Legal Expert Says Not All Drug Users Need Rehabilitation

JAKARTA - The Narcotics Policy Reform Network (JRKN) assesses that not all narcotics users need rehabilitation, especially those that are mandatory and based on punishment. comprehensive degrees of severity in the health, social and economic domains to determine appropriate interventions," said Institute for Criminal Justice Reform (ICJR) researcher Maidina Rahmawati in a written statement received in Jakarta, Saturday, April 2. Referring to the World Drug Report 2021, Maidina said that only 13 percent of narcotics users had problems using narcotics, so the data confirms that not all narcotics users require mandatory rehabilitation. In addition, JRKN also provided several notes in response to a working meeting between Commission III of the DPR and the Minister of Law and Human Rights (Menkumham) Yasonna H. Laoly at the Senayan Parliament Complex, Jakarta, Thursday 31 March. capacity (overcrowding) in detention centers and correctional facilities is caused by policies that provide imprisonment for narcotics users. In the meeting with the DPR, the Government provided a solution in the form of legal process rehabilitation, which is punishment-based rehabilitation for narcotics users.

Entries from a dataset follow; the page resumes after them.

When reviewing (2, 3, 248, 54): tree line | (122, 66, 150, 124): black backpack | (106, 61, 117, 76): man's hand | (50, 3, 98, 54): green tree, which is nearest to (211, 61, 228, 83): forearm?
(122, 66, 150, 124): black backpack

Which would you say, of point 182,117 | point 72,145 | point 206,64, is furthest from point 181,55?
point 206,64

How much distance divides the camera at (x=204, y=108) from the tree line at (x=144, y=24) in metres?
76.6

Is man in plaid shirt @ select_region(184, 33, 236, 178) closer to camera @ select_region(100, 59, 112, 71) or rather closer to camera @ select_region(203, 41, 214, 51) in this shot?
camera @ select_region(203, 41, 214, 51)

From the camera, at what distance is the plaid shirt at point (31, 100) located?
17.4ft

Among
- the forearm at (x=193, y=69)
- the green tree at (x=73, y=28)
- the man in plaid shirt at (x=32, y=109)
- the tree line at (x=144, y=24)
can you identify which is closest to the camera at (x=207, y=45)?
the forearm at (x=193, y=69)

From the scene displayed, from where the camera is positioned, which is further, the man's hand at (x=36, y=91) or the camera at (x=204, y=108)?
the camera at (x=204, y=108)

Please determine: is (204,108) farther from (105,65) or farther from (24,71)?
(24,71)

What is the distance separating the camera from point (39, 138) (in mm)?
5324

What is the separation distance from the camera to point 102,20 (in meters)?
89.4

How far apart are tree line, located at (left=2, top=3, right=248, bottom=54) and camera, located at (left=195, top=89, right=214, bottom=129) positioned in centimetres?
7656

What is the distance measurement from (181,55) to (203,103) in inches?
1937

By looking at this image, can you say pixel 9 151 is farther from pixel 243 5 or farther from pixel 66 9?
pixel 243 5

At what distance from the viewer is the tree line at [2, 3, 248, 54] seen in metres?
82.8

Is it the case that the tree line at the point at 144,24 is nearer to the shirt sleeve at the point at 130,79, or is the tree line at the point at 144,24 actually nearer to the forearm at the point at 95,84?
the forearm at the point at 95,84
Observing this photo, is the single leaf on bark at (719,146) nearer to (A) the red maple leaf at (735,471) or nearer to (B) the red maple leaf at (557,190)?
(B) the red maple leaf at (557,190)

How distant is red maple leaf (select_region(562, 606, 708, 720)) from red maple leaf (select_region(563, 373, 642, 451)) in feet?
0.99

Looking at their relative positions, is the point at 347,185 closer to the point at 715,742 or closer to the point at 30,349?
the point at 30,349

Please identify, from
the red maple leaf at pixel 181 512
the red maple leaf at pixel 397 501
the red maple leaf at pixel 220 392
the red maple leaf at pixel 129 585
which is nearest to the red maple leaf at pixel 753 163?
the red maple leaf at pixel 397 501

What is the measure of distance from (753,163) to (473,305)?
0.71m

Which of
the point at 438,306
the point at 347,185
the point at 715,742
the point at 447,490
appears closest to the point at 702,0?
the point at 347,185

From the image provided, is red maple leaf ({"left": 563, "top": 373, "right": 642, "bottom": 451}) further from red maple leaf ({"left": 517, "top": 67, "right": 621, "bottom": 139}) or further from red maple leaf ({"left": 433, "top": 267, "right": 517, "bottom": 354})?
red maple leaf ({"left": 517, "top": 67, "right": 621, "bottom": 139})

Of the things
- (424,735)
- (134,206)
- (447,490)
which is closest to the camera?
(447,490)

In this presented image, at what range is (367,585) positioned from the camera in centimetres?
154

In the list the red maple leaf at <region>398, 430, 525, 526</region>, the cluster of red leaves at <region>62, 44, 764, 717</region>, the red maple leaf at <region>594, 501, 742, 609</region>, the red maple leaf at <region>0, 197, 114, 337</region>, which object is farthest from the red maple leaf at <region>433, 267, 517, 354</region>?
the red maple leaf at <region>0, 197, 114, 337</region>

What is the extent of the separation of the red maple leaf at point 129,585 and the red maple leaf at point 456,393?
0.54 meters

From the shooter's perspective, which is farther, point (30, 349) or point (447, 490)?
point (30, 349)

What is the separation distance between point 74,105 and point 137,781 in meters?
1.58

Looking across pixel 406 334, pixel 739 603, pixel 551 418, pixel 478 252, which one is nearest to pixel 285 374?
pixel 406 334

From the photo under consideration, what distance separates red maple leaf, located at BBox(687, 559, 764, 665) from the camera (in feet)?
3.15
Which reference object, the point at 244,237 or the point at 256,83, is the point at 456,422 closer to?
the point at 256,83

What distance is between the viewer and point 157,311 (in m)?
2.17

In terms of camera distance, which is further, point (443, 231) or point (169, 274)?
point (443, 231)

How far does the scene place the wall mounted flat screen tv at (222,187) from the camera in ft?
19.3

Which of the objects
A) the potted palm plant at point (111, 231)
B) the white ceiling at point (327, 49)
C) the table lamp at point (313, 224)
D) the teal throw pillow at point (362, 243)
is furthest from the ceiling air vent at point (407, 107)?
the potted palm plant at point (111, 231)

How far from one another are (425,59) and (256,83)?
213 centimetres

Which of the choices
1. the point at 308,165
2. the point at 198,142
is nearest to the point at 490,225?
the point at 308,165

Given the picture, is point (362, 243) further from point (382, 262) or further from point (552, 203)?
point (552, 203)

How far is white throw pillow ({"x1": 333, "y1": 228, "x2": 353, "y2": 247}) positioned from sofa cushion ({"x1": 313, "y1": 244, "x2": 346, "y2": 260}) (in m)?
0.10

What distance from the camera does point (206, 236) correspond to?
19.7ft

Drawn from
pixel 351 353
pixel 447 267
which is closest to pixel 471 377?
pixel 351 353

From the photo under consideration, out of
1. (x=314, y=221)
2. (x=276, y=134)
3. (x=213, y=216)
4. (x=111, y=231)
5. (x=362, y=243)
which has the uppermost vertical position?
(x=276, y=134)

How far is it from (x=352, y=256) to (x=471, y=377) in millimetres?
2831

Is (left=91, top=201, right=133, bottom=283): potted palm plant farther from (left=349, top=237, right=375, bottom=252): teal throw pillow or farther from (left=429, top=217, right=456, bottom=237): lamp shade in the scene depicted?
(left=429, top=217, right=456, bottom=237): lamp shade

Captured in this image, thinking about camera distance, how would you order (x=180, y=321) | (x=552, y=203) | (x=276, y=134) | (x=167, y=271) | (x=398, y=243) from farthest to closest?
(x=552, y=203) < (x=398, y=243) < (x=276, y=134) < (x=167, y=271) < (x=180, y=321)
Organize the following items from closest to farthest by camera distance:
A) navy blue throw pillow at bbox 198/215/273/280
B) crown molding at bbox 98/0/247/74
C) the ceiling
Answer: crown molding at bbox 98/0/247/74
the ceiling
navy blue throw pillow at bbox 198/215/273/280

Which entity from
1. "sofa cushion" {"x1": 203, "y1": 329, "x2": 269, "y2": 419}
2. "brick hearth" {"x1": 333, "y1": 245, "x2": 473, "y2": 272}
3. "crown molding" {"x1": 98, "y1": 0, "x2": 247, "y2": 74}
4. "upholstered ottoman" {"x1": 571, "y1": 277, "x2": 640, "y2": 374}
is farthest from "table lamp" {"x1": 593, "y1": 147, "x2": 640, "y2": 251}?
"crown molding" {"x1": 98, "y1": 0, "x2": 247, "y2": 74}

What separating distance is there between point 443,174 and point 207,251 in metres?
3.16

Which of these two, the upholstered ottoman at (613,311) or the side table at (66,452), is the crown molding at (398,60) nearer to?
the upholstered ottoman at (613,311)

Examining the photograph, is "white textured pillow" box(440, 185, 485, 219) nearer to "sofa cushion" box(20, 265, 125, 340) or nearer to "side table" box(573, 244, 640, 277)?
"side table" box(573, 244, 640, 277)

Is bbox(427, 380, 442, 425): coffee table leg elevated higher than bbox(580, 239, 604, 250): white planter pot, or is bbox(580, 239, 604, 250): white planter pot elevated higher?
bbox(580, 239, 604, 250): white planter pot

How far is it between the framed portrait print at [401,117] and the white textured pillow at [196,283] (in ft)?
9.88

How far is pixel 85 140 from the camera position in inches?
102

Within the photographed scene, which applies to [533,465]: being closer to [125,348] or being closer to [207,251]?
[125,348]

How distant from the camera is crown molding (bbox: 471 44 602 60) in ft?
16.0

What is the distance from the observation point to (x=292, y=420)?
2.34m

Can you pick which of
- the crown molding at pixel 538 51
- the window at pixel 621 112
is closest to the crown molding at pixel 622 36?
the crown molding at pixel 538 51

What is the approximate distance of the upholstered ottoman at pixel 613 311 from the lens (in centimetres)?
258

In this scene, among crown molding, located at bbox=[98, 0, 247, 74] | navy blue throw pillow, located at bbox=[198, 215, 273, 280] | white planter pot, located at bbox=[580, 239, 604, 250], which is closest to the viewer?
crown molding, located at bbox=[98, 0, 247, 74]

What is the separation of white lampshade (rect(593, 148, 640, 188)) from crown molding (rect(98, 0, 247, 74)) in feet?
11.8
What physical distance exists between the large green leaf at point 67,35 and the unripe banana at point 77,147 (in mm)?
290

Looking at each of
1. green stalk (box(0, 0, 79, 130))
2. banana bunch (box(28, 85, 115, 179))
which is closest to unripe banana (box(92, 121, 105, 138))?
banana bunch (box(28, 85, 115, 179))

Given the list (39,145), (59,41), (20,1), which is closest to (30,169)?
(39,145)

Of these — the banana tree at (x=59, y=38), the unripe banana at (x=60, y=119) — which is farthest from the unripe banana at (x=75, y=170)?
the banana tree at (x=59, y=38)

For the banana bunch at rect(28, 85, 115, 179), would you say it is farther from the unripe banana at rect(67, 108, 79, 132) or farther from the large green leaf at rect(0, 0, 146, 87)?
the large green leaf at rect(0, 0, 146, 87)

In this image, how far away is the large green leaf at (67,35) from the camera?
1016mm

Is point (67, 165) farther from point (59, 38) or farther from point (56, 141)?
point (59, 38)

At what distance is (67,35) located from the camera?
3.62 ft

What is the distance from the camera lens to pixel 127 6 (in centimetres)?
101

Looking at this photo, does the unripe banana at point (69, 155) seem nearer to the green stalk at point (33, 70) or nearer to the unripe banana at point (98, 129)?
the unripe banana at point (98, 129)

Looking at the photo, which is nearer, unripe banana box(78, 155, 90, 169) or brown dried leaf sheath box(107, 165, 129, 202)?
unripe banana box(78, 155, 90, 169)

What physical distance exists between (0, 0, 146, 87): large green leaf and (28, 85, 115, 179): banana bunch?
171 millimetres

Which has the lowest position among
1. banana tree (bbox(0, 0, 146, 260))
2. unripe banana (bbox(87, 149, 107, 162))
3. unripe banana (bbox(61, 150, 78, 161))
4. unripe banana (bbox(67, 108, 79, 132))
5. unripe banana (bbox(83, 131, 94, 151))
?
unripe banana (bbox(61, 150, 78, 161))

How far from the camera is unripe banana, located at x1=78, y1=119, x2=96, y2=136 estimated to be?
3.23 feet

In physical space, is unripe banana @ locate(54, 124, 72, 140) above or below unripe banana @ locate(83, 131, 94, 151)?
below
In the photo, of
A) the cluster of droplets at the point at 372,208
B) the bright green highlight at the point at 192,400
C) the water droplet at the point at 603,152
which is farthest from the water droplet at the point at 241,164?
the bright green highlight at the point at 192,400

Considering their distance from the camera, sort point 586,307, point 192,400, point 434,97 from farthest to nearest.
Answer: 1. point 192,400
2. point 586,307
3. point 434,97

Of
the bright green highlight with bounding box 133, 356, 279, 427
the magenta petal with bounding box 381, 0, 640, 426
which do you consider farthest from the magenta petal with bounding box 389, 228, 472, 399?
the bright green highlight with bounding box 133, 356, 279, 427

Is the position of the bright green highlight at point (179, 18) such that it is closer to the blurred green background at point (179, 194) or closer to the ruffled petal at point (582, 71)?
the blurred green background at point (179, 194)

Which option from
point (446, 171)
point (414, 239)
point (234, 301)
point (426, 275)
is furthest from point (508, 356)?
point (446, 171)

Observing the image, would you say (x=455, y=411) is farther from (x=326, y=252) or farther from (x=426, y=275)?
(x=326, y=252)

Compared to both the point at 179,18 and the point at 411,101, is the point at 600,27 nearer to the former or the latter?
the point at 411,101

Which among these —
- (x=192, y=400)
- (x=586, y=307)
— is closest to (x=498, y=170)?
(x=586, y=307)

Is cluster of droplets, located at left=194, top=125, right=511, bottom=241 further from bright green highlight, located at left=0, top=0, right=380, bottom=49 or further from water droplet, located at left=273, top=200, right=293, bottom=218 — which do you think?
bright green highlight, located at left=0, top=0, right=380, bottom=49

According to JRKN, this solution is not entirely correct because it has the potential to make the problem of excess capacity that previously existed in detention centers and prisons shift to rehabilitation places. "To overcome this problem, JRKN introduced the Health Intervention scheme for Narcotics Users, which supports the narcotics policy reform approach, so that it is in line with the country's constitution that upholds human rights, public health, and harm reduction," he said, quoted by Antara. which is a form of decriminalization of narcotics users in Indonesia, it guarantees that everyone, who is found in possession of or in possession of narcotics in the daily threshold of one to seven days, is not subject to criminal proceedings. They can be sent to an assessment panel at the puskesmas level, which is himself from two health experts from related health facilities and one from the community or addiction counselor, according to him. "This panel will determine what interventions can be given to people who use narcotics," said Maidina.